In fact, TIPS are especially vulnerable to interest rate changes compared to many other types of bonds. The longer the bond has to maturity, the more volatile it is, since investors will live longer with the damage from rising rates, or the benefits of falling ones. The investor can ride out this volatility and receive the full adjusted principal upon maturity, but that could mean living with a below-market yield for years, and missing out on the better returns of alternate investments.

“Holders of Treasury Inflation Protected Securities must understand that the return is calculated on the change in CPI and not the change in interest rates,” says Robert P. Finley, principal at Virtue Asset Management in Barrington, Illinois. “With the market expecting two to three more [Federal Reserve] rate hikes this year there is no guarantee that inflation will increase an additional 50 to 75 basis points. Therefore, these holders of TIPS have to understand that it is likely TIPS will decrease this year unless we see a sudden upward shock to inflation.”

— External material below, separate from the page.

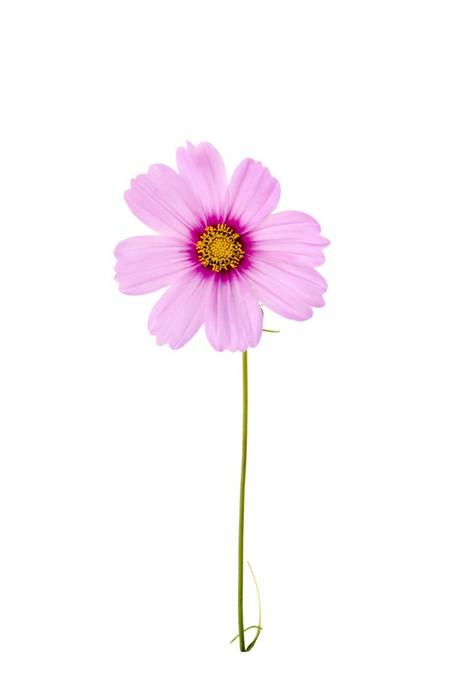 Nálepka Pixerstick Розовый цветок на тонком стебле - Květiny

Investors should also consider the tax treatment, since the principal adjustments are taxable in the year they are made even though that increase is not money in the pocket until the bond is sold or matures. Annual tax on this “phantom income” can be avoided by holding the bond in a tax-favored account like a 401(k) or an individual retirement account.

[See: 10 Stocks to Buy for the Stay-at-Home Economy.]

Individuals can purchase new TIPS on the government site or on the secondary market through a broker. But the easiest way is through a mutual fund or exchange-traded fund specializing in these bonds. A fund allows an investor to spread risk among many bonds, and funds pay out interest earnings every month instead of every six.